I have had a hard time trying to follow links using the Scrapy Playwright to navigate a dynamic website.
I have read all issues on the Scrapy Playwright GitHub link to see if I can find a solution to my problem, but not yet.
OK here it is what I want to do:
I want to write a crawl spider that will get all available odds information from https://oddsportal.com/ website. Some pages on the website are rendered using JavaScript, so I decided to use Scrapy Playwright.
Step 1.
I sent a request to the url of the website(https://oddsportal.com/results/) to return the content of the site(all links that I need to follow).
import scrapy
from scrapy.linkextractors import LinkExtractor
from scrapy.spiders import CrawlSpider, Rule
from scrapy_playwright.page import PageMethod
# from scrapy.utils.reactor import install_reactor
# install_reactor('twisted.internet.asyncioreactor.AsyncioSelectorReactor')
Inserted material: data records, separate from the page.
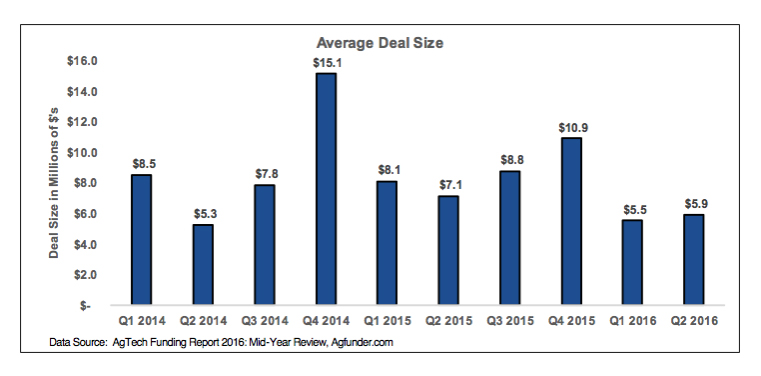 average-deal-size.jpg
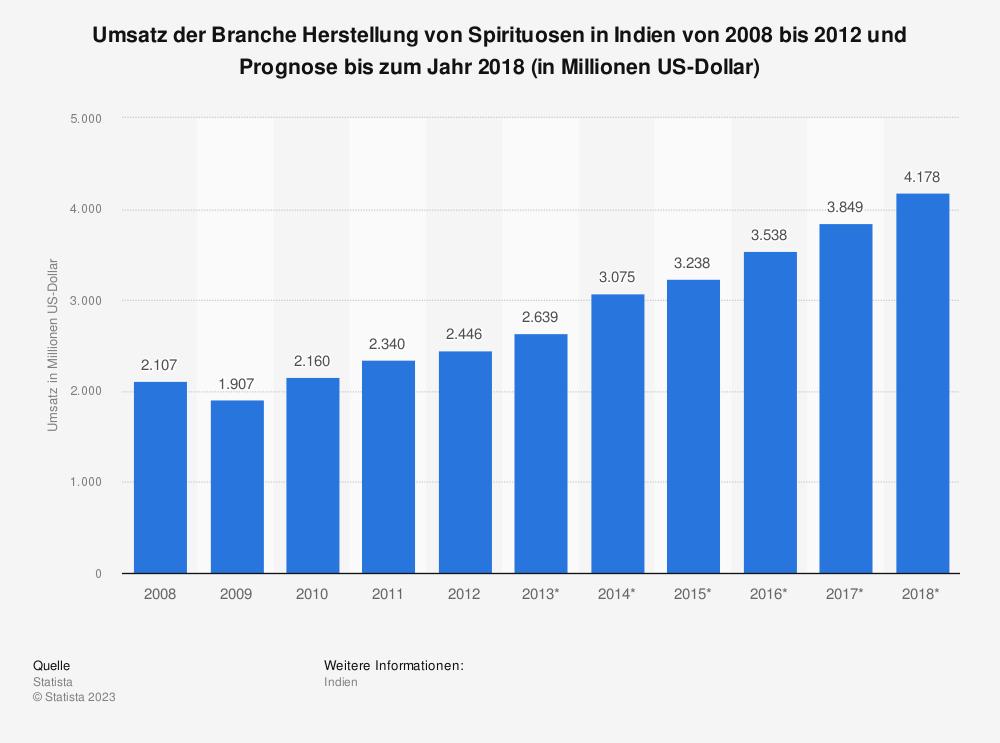 Statistik: Umsatz der Branche Herstellung von Spirituosen in Indien von 2008 bis 2012 und Prognose bis zum Jahr 2018 (in Millionen US-Dollar) | Statista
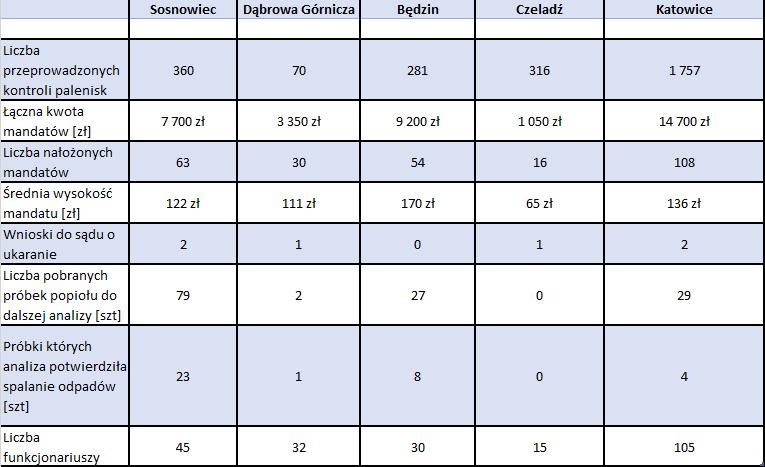 Liczba i wyniki kontroli straży miejskich w wybranych miastach woj. śląskiego (dane zebrał Zagłębiowski Alarm Smogowy)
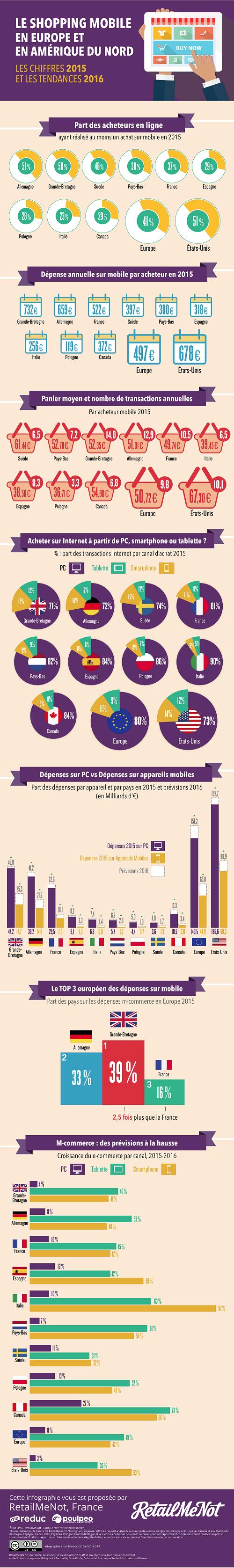 RetailMeNot Infographie Mobile_fr1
class OddsportalSpider(CrawlSpider):
name = 'oddsportal'
allowed_domains = ['oddsportal.com']
# start_urls = ['https://oddsportal.com/results/']
def start_requests(self):
url = 'https://oddsportal.com/results/'
yield scrapy.Request(url=url, meta= dict(playwright = True,
playwright_context = 1,
playwright_include_page = True,
playwright_page_methods = [
PageMethod('wait_for_selector', 'div#col-content')
]
))
Step 2
Now I need to follow all the above links
def set_playwright_true(request, response):
request.meta["playwright"] = True
return request
rules = (
Rule(LinkExtractor(restrict_xpaths="//div[@id= 'archive-tables']//tbody/tr[@xsid=1]/td/a"), callback='parse_item',follow=False, process_request=set_playwright_true),
)
async def parse_item(self, response):
item = {}
item['text'] = response.url
yield item
When I run the above script, It doesn't get all the links from the https://oddsportal.com/results/, What am I doing wrong here. I believe I am not following the links rightly. The restrict_xpaths in the LinkExtractor is correct, because without Playwright I am able to extract the links but it does not yield the full content of the page.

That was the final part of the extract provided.